Sim, a reciclagem do papelão poderia ser vista como uma metáfora para contar a realização de uma nova sociedade do velho para o novo. Mas ainda hoje permanece um desejo de realização de um modelo que impede a produção para reutilizar e reproduzir, no sentido de produzir novamente, com base naquilo que já existe. E ao mesmo tempo de um modelo de cultura de todo inclusivo e acessível a qualquer pessoa.

É banal falar de utopia, neste sentido, mas infelizmente parece ser assim, por ora…

O projeto das Editoras Cartoneras pode ser realizado também em outros lugares do mundo?

Claro, por que não? Aquilo que une muitas das Editoras Cartoneras no mundo é a tinta social que as caracteriza e as diferencia das editoras comuns.

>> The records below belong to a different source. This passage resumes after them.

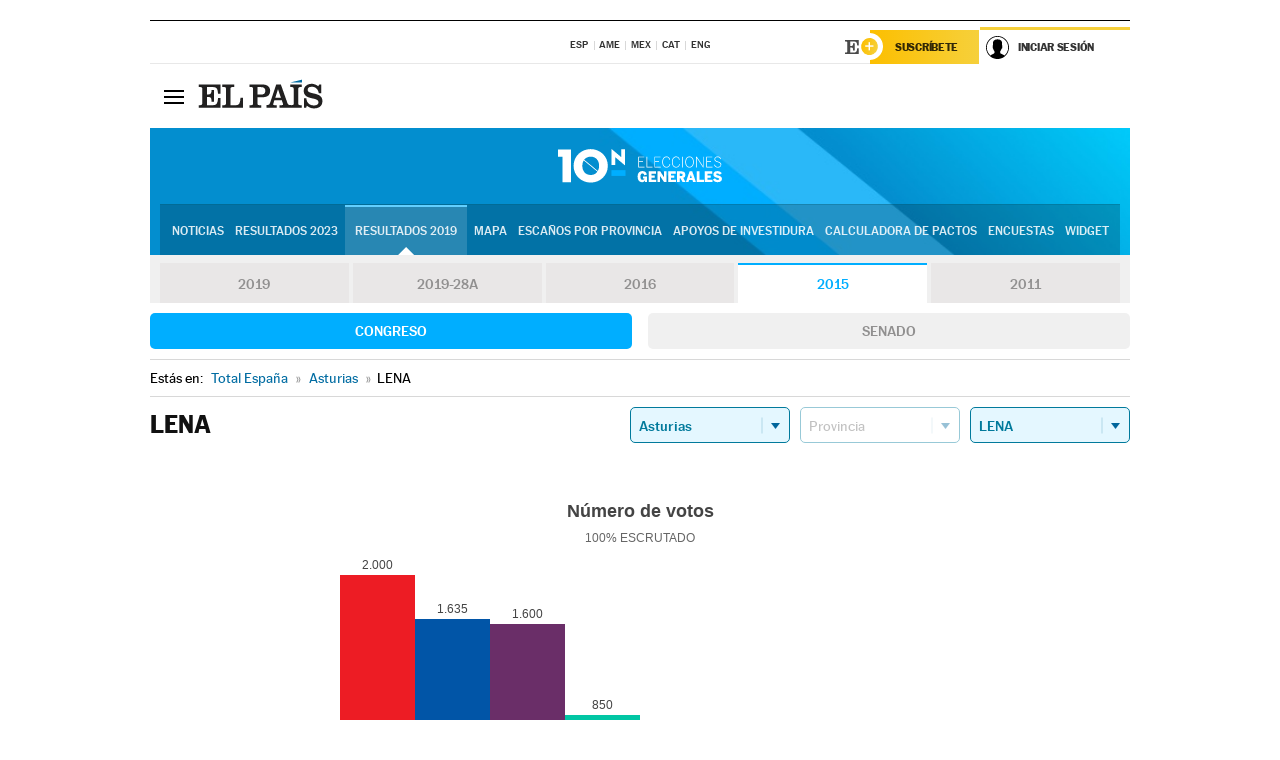

--- FILE ---
content_type: application/x-javascript;charset=utf-8
request_url: https://smetrics.elpais.com/id?d_visid_ver=5.5.0&d_fieldgroup=A&mcorgid=2387401053DB208C0A490D4C%40AdobeOrg&mid=30168946939766960949194767903434034664&ts=1769015986118
body_size: -38
content:
{"mid":"30168946939766960949194767903434034664"}

--- FILE ---
content_type: application/x-javascript
request_url: https://resultados.elpais.com/elecciones/2015/generales/congreso/03/33/33.js2
body_size: 235
content:
EPETjsonElectionsCallback({"porciento_escrutado":"100","votos":{"abstenciones":{"porcentaje":"30.5","cantidad":"3033"},"blancos":{"porcentaje":"0.89","cantidad":"61"},"nulos":{"porcentaje":"0.69","cantidad":"48"},"contabilizados":{"porcentaje":"69.5","cantidad":"6910"}},"ts":"0","tipo_sitio":"5","convocatoria":"2015","nombre_sitio":"LENA","resultados":{"partido":[{"votos_porciento":"29.15","votos_numero":"2000","id_partido":"179","nombre":"PSOE"},{"votos_porciento":"23.83","votos_numero":"1635","id_partido":"443","nombre":"PP"},{"votos_porciento":"23.32","votos_numero":"1600","id_partido":"1086","nombre":"PODEMOS"},{"votos_porciento":"12.39","votos_numero":"850","id_partido":"246","nombre":"UNIDAD POPULAR EN COMÚ"},{"votos_porciento":"8.93","votos_numero":"613","id_partido":"183","nombre":"C's"},{"votos_porciento":"0.35","votos_numero":"24","id_partido":"506","nombre":"UPYD"},{"votos_porciento":"0.34","votos_numero":"23","id_partido":"652","nombre":"PACMA"},{"votos_porciento":"0.22","votos_numero":"15","id_partido":"1059","nombre":"VOX"},{"votos_porciento":"0.2","votos_numero":"14","id_partido":"1014","nombre":"PCPE"},{"votos_porciento":"0.15","votos_numero":"10","id_partido":"733","nombre":"EB"},{"votos_porciento":"0.13","votos_numero":"9","id_partido":"1164","nombre":"RECORTES CERO-GRUPO VERDE"},{"votos_porciento":"0.12","votos_numero":"8","id_partido":"953","nombre":"PH"}],"numero_partidos":"12"}});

A questão é traduzir os pontos-chave que estão na base de uma Editora Cartonera no que diz respeito aos diferentes lugares onde se quer realizá-la, calibrar as necessidades de um determinado local e depois agir.

Por exemplo: se em uma cidade do nordeste italiano há um determinado grupo social que não tem voz, então uma casa editorial de papelão poderia ser um bom meio para poderem se expressar, ainda que o papelão não seja comprado de um catador, mas recolhido pelos membros do projeto em frente a um supermercado.

Um projeto simples, um material simples para a cultura e história de um e de todos os países.